Une tête brûlée sous l’eau est un conte entièrement décapé, poncé de tous stéréotypes, ravalé de toutes ses anciennes façades, retapé avec un désenchantement qui va tout de suite vous taper dans l’oeil. Mélissa Zehner et la compagnie Si Sensible proposent, sur la scène du Grand Parquet, une version explosive, tendre et sincère de La Petite Sirène d’Andersen. Une rénovation à découvrir sans attendre !

Cette Petite Sirène, elle a un vrai nom, un nom de fille d’aujourd’hui, qui existe ailleurs que dans les contes de princesses. Elle s’appelle Silène. Elle est sincère et sans artifice. Silène est sans queue, en strass ou paillettes, à exhiber. Elle prévient d’emblée que cette histoire va mal se terminer. Elle a un corps de sirène mais un cœur de feu, qu’elle va ouvrir sans pudeur devant nous. Et en parlant de cœur, son histoire, on la connait sur le bout des artères. Silène tombe amoureuse d’un jeune homme à la surface de la mer. Elle va pactiser avec une sorcière pour troquer sa nageoire contre des baskets. Mais pas contre rien ! Contre sa voix. Et tout ça pour qu’une parvenue vienne lui voler son amoureux sous son nez. Silène nous avait prévenu, ça allait mal finir son histoire.

© Sonia Barcet

De cette vieille bicoque connue de tous.tes, Mélissa Zehner signe un texte et une mise en scène inventive qui parle des tourbillons des premiers désirs et des tempêtes de questions de l’adolescence. Car l’autrice met, en parallèle de cette histoire, les émois du jeune Andersen qui écrit et vit les tourments de son héroïne, avant de les mettre sur le papier. Ici, pas de filles plus sentimentales que les garçons, pas de princesses à sauver, pas de princes au virilisme à prouver. Il y a juste des adolescent.es, et c’est tout. 

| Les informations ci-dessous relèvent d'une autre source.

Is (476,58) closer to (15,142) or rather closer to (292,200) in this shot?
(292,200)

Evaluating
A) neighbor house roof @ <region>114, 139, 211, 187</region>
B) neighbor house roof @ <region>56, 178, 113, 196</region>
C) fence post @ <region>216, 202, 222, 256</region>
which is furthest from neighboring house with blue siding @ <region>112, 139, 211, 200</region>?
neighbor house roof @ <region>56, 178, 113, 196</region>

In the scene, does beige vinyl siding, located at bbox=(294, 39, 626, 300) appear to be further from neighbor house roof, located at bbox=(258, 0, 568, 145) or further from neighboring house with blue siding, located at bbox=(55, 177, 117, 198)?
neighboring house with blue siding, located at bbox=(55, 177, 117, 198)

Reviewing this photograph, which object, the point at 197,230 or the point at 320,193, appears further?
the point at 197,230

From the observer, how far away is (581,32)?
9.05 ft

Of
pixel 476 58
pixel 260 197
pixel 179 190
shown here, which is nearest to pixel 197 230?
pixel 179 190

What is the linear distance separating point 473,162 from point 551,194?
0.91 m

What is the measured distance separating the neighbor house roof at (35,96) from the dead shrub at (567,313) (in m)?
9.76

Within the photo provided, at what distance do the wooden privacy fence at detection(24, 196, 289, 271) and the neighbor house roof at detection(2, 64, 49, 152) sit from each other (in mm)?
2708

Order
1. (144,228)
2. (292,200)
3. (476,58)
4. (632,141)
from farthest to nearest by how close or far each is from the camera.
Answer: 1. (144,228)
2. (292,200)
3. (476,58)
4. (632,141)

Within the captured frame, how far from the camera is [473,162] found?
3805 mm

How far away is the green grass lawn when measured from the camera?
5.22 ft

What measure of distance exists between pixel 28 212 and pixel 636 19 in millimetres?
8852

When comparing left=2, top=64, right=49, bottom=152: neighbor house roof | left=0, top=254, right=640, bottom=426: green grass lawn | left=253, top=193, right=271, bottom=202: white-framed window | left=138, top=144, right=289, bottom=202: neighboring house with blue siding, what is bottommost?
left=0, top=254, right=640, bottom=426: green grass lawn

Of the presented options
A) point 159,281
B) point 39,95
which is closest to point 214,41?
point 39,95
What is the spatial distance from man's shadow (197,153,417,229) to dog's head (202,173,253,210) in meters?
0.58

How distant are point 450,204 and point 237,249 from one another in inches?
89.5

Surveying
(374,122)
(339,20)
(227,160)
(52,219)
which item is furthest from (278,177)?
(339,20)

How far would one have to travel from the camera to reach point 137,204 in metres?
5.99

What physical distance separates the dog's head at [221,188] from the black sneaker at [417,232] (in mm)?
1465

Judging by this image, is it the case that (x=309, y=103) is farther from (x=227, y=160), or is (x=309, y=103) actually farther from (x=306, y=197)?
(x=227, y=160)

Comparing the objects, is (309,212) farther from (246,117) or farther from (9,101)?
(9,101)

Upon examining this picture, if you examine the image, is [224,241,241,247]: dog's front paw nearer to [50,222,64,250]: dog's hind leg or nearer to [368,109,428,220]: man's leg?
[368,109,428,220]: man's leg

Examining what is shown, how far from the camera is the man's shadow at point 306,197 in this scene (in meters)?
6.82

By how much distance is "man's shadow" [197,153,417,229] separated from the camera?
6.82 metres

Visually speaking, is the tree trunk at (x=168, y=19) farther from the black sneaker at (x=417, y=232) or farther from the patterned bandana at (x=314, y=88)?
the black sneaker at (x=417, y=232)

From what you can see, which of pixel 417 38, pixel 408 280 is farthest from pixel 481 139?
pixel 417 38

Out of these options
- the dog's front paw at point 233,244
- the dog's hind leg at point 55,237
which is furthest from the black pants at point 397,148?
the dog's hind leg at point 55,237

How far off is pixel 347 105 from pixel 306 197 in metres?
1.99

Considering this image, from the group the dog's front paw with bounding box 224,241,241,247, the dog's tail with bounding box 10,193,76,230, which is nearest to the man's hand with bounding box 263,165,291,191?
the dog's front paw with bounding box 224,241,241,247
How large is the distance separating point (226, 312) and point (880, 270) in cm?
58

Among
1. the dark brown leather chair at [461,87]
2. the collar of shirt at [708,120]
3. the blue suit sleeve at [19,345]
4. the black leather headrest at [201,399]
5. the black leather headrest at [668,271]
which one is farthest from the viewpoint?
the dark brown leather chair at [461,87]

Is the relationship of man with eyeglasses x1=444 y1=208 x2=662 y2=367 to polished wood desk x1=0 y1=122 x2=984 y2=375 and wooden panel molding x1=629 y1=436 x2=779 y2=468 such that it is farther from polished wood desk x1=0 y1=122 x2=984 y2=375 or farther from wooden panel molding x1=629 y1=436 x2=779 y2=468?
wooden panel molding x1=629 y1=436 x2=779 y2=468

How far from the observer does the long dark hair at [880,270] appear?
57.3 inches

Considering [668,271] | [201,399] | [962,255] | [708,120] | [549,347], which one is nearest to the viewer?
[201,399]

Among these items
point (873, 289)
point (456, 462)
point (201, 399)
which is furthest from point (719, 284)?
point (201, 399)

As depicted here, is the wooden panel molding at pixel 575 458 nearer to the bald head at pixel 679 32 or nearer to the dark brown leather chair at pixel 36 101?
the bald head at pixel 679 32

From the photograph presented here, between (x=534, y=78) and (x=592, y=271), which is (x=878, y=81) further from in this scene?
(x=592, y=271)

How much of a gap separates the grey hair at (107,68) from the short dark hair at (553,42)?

Une tête brûlée sous l’eau est un spectacle riche et sincère, qui permettra de discuter avec son jeune public du monde qui les entoure, des questions de genres, des stéréotypes et tant d’autres problématiques que touche le spectacle. Un fond bouillonnant qui s’agite sous un couvercle divertissant parfaitement maîtrisé. Les quatres comédien.nes sont débordants de vérité, d’une belle énergie qui témoigne d’un plaisir de jouer et de partager. Léa Ménahem est particulièrement euphorisante dans ses changements de rôle, avec une interprétation de la sorcière que l’on n’oubliera pas de si tôt. Et il est certain que ce spectacle non plus, on ne voudra pas l’oublier.